ИСХОДНЫЙ ТЕКСТ:
Под руководством Хрущева партийная ячейка почти перестала обсуждать вопросы, связанные с учебой. Вместо этого на заседаниях клеймили "правых", исключали их из партии и выбрасывали из академии. У обвиненных давлением вымогали признания. Хрущев охотно верил слухам и прямой клевете, но не желал верить оправданиям, которые предлагали обвиняемые в свою защиту. Многие годы спустя он настаивал, что в то время (в отличие от последующих кровавых чисток) все решалось "в дискуссиях и при голосовании". Однако атмосфера, в которой проходили эти дискуссии, была уже сродни атмосфере тридцатых.
11 июня 1930 года некий И. П. Берзин, бывший партийный лидер одного из районов Подмосковья, признался, что в прошлом считал, "что Бухарина… исключать из ЦК нецелесообразно". Теперь он пришел к выводу, что в то время "глубоко был неправ". Поначалу Хрущев удовлетворился этим признанием - но вспомнил о нем, как только Берзин осмелился выступить против самого Хрущева: "В ответ на оглашенное товарищем Хрущевым заявление, что якобы я веду на швейной фабрике фракционную работу и что брат у меня бывший белый офицер, с которым поддерживаю связь, категорически отрицаю и заявляю, что это наглая ложь".
Обвинение Хрущева в самом деле было возмутительно, пусть даже в то время (в отличие от конца тридцатых) оно не грозило обвиненному смертью. Более того, Хрущев тут же обесценил признание, полученное от Берзина, добавив: "Надо подчеркнуть, что этого признания мы от него добились только под большим давлением".
Другого студента, Мухитдинова, Хрущев обвинил в распространении контрреволюционных слухов, оскорблении руководителей партии и правительства, в том, что он был уволен с завода за хулиганство и исключен из Свердловского университета за троцкизм, а также в некоторых других грехах - все по сообщениям соучеников Мухитдинова. Как и Берзин, Мухитдинов нашел в себе мужество протестовать: "Хрущев неправильно очернил и оклеветал меня. Заявления о моих нападках на товарища Сталина - наглая ложь". Но другие члены партийной ячейки поспешили на помощь своему новому лидеру: один даже обвинил Мухитдинова в том, что тот, "видите ли, требует доказательств своей вины". Сам же Хрущев несколько дней спустя заклеймил Мухитдинова "правым оппортунистом, [который] начал с несогласия с политикой партии в области коллективизации… и кончил распространением контрреволюционных слухов о восстаниях на Северном Кавказе [имеются в виду крестьянские волнения в Аджарии]". Согласно Хрущеву, Мухитдинов допускал выпады "против ЦК партии и вождя партии т. Сталина" и потому должен быть исключен из партии и из академии "как неисправимый уклонист".

ПЕРЕЧЕНЬ СТРОК:

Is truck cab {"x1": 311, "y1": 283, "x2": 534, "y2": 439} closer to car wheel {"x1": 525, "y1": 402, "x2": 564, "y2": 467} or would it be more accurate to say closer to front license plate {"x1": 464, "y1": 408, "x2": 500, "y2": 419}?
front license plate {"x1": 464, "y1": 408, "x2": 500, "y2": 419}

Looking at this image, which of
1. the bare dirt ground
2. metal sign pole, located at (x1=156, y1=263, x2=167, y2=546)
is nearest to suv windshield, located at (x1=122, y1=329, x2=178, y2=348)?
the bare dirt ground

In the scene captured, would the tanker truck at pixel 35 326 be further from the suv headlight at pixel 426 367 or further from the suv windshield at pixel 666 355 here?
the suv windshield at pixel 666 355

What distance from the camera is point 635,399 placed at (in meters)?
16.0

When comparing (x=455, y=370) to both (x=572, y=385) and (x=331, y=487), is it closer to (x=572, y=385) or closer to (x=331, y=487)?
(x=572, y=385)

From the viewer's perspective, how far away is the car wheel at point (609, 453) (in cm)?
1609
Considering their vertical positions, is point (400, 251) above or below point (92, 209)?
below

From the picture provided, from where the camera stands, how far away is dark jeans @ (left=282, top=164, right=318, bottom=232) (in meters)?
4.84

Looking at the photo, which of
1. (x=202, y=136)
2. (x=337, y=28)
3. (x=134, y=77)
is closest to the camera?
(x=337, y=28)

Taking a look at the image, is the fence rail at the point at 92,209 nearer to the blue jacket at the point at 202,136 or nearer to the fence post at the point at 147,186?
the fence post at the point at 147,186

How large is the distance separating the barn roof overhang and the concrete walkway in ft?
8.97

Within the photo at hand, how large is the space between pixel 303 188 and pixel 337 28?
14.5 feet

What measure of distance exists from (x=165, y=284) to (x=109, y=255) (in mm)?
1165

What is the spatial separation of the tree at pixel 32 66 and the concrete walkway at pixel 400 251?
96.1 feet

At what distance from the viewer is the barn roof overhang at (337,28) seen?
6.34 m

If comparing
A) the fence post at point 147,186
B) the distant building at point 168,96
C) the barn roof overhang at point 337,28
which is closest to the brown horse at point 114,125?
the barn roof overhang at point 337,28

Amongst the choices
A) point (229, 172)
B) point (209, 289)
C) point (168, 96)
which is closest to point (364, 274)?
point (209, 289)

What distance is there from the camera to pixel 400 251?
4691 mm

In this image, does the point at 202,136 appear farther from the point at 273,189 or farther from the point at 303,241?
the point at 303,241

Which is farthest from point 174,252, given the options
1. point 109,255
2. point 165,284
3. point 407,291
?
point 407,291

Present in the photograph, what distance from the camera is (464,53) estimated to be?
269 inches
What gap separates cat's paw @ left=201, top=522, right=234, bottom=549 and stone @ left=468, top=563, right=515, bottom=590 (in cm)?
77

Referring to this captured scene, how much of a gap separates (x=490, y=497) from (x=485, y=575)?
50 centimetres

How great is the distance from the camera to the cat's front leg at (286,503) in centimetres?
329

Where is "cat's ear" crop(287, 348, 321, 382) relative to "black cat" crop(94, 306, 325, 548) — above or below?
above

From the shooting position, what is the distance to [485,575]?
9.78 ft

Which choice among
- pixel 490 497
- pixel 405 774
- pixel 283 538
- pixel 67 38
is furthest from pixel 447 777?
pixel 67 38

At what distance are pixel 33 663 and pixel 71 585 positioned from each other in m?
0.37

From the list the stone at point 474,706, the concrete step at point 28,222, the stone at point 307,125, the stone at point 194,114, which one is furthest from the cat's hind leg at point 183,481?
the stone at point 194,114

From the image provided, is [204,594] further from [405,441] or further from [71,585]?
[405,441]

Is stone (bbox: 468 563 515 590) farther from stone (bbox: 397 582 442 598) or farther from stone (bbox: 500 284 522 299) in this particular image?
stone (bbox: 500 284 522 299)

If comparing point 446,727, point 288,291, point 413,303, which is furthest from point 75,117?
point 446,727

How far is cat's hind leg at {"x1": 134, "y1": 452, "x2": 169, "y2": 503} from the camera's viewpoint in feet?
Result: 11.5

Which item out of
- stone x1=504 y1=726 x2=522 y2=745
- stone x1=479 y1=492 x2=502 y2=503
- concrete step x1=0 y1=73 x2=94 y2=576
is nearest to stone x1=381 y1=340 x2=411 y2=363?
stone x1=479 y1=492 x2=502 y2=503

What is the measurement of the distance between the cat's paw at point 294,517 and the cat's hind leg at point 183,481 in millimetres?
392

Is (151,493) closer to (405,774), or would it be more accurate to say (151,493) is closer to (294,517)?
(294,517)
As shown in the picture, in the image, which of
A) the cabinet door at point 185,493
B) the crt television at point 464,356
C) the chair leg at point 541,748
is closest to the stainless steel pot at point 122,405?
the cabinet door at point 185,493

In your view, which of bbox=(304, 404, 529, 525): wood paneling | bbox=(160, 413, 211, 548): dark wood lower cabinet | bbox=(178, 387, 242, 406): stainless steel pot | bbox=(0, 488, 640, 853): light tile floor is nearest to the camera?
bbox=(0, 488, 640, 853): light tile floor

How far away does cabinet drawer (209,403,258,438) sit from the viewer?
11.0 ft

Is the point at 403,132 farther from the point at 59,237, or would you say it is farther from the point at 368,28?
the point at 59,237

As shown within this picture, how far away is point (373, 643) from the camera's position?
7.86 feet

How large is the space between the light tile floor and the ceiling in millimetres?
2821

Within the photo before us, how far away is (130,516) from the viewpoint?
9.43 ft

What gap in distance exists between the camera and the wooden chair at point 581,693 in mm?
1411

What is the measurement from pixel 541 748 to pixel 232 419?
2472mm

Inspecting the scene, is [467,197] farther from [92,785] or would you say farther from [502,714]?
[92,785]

ЗАДАНИЯ:
**A.** Процитируйте текст о Хрущеве и партийной ячейке дословно: начните со слов «Под руководством Хрущева» и остановитесь после слов «сродни атмосфере тридцатых.».
**B.** Пожалуйста, перепишите строки, идущие после текста, начиная со строки, где есть «What is the measurement from», и заканчивая последней из них. Обе границы включите, каждую строку приведите полностью, только в ответах увеличьте на 6 каждое число (это расстояния и координаты).

СПИСОК ОТВЕТОВ:
**A.**
Под руководством Хрущева партийная ячейка почти перестала обсуждать вопросы, связанные с учебой. Вместо этого на заседаниях клеймили "правых", исключали их из партии и выбрасывали из академии. У обвиненных давлением вымогали признания. Хрущев охотно верил слухам и прямой клевете, но не желал верить оправданиям, которые предлагали обвиняемые в свою защиту. Многие годы спустя он настаивал, что в то время (в отличие от последующих кровавых чисток) все решалось "в дискуссиях и при голосовании". Однако атмосфера, в которой проходили эти дискуссии, была уже сродни атмосфере тридцатых.

**B.**
What is the measurement from pixel 541 748 to pixel 232 419?
2478mm

Inspecting the scene, is [467,197] farther from [92,785] or would you say farther from [502,714]?
[98,791]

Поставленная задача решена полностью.